Auf der Herbsttagung  im November 2013 hat die Vollversammlung des Verbandes der Diözesen Deutschlands die Inkraftsetzung einer neuen „Anordnung über den Kirchlichen Datenschutz“ (KDO) beschlossen.

Entsprechendes hat die Mitgliederversammlung der Deutschen Ordensobernkonferenz im Juni 2014 für die Ordensgemeinschaften päpstlichen Rechts verabschiedet.

Warum zwei separate Beschlüsse?

Orden päpstlichen Rechts unterfallen als autonome Institutionen nicht dem Gesetzgebungsrecht des Bischofs. Diese gehören nicht zu dessen Zuständigkeits- und Verantwortungsbereich:

„Dem Diözesanbischof kommt in der ihm anvertrauten Diözese alle ordentliche, eigenberechtigte und unmittelbare Gewalt zu, die zur Ausübung seines Hirtendienstes erforderlich ist; ausgenommen ist, was von Rechts wegen oder aufgrund einer Anordnung des Papstes der höchsten oder einer anderen kirchlichen Autorität vorbehalten ist.“ (Canon 381 § 1 Codex Iuris Canonici)

Die Orden päpstlichen Rechts müssen daher in eigener Verantwortung über ihre KDO entscheiden.

Umsetzung in der Diözese bzw. Orden?

Durch die Beschlüsse des Verbandes der Diözesen Deutschlands bzw. der Mitgliederversammlung der Deutschen Ordensobernkonferenz gilt die KDO nicht unmittelbar, sondern muss vorher zwingend durch den Bischof (Diözese) bzw. Ordensobere(n) (Orden päpstlichen Rechts) in Kraft gesetzt werden. Hinsichtlich der Neufassung der KDO ist dies in den Diözesen bereits geschehen, in den Orden päpstlichen Rechts erfolgt dies sukzessive.

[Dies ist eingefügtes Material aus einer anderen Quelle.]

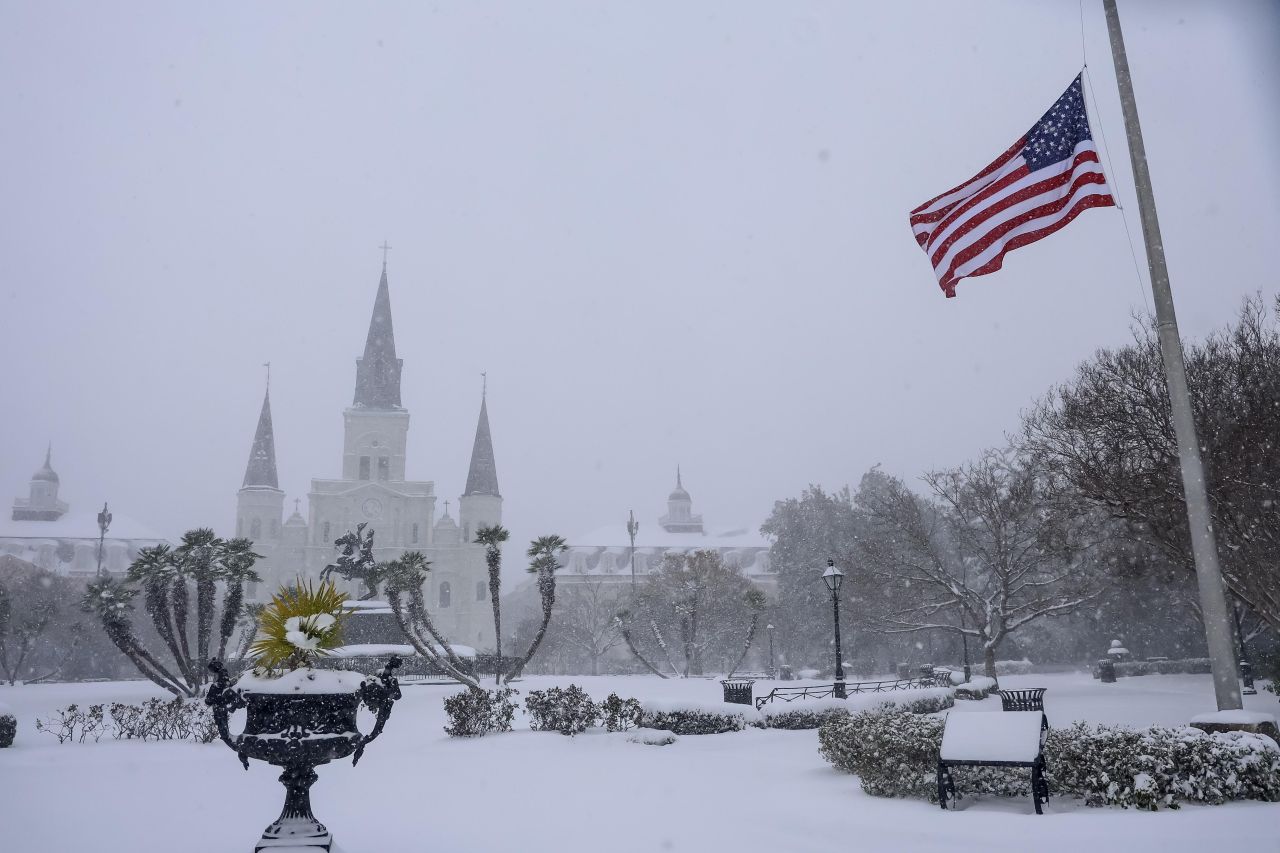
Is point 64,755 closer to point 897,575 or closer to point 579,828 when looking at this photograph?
point 579,828

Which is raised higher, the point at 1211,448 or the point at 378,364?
the point at 378,364

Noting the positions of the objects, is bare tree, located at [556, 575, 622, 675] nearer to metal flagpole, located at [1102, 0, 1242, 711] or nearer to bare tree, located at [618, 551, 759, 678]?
bare tree, located at [618, 551, 759, 678]

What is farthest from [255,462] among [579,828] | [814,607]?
[579,828]

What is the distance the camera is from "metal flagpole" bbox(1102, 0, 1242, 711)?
Result: 31.4 ft

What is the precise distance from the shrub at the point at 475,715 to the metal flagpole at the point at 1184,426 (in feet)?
43.8

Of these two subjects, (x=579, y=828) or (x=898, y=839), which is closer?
(x=898, y=839)

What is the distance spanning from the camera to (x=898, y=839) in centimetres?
837

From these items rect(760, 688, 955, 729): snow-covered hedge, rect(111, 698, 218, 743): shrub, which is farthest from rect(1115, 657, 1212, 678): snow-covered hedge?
rect(111, 698, 218, 743): shrub

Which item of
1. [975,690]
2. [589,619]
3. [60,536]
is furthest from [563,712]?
[60,536]

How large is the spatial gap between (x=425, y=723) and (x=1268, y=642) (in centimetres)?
4031

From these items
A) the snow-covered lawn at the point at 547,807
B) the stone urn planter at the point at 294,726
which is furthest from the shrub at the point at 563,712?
the stone urn planter at the point at 294,726

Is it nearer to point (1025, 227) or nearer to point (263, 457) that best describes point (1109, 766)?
point (1025, 227)

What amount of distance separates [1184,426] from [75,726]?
23876mm

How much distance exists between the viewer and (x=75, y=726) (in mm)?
21109
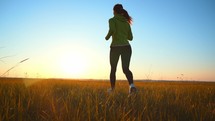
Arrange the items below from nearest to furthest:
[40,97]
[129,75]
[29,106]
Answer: [29,106], [40,97], [129,75]

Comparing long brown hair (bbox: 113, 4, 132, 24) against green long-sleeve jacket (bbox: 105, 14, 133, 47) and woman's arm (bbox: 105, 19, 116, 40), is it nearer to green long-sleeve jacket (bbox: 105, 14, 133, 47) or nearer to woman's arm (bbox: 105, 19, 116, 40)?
green long-sleeve jacket (bbox: 105, 14, 133, 47)

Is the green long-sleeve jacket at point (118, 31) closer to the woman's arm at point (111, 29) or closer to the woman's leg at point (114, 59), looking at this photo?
the woman's arm at point (111, 29)

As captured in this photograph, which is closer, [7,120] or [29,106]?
[7,120]

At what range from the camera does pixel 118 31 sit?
254 inches

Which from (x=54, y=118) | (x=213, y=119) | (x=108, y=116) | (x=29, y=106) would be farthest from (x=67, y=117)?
(x=213, y=119)

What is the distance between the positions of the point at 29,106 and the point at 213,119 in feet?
8.01

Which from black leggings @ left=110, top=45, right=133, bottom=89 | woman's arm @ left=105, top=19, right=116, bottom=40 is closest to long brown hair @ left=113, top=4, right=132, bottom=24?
woman's arm @ left=105, top=19, right=116, bottom=40

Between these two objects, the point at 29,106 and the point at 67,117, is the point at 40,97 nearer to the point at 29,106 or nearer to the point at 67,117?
the point at 29,106

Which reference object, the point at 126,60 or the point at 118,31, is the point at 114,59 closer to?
the point at 126,60

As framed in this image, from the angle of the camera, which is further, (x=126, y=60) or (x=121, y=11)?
(x=121, y=11)

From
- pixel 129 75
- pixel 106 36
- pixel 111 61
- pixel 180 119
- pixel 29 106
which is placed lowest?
pixel 180 119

Welche Änderungen bringen die neuen KDO mit sich?

Überwiegend gleichen sich die Änderungen in den Diözesen- bzw. Ordensfassungen. Die wesentlichen Änderungen werden nachfolgend kurz dargestellt. Zum besseren Verständnis wird die Diözesenfassung als „KDO Diözese“ und die Ordensfassung als „KDO Orden“ bezeichnet.

  • Definition des Begriffs des „Beschäftigten“ (§ 2 Abs. 12 KDO Diözese bzw. § 2 Abs. 12 KDO Orden)
  • Aufnahme der Pflicht zur Vorabkontrolle (§ 3 Abs. 5 KDO Diözese bzw. § 3 Abs. 5 KDO Orden)
  • Ausgestaltung der Verträge zur Auftragsdatenverarbeitung (§ 8 Abs. 2 KDO Diözese bzw. § 8 Abs. 2 KDO Orden)

Hier erfolgte eine Anpassung der Anforderung an die Regelungen des Bundesdatenschutzgesetzes

  • Aufnahme einer Regelung zum Beschäftigtendatenschutz (§ 10a KDO Diözese bzw. § 10a KDO Orden)
  • Anrufung des Diözesandatenschutzbeauftragten (§ 15 KDO Diözese) bzw. Ordensdatenschutzbeauftragten (§ 15 KDO Orden)
  • Bestellung des Diözesandatenschutzbeauftragten (§ 16 KDO Diözese) bzw. des Ordensdatenschutzbeauftragten (§ 16 KDO Orden)

Geändert wurden die Bestellungsdauer (nunmehr mindestens vier, höchstens acht Jahre anstatt vormals drei Jahre) und die persönlichen Anforderungen an die Person des Beauftragten (Befähigung zum Richteramt und Angehöriger der Katholischen Kirche)

  • Rechtsstellung des Diözesandatenschutzbeauftragten (§ 16 KDO Diözese) bzw. des Ordensdatenschutzbeauftragten (§ 16 KDO Orden)
  • Aufgaben des Ordensdatenschutzbeauftragten (§ 18 KDO Orden)

Der Ordensdatenschutzbeauftragte hat nunmehr wie der Diözesandatenschutzbeauftragte jährlich (bisher alle drei Jahre) einen Tätigkeitsbericht zu erstellen, der jetzt zusätzlich auch der Öffentlichkeit zugänglich sein muss.

In einer Synopse wurden die jeweiligen relevanten Änderungen der KDO Diözese bzw. der KDO Orden gegenübergestellt und farblich hervorgehoben.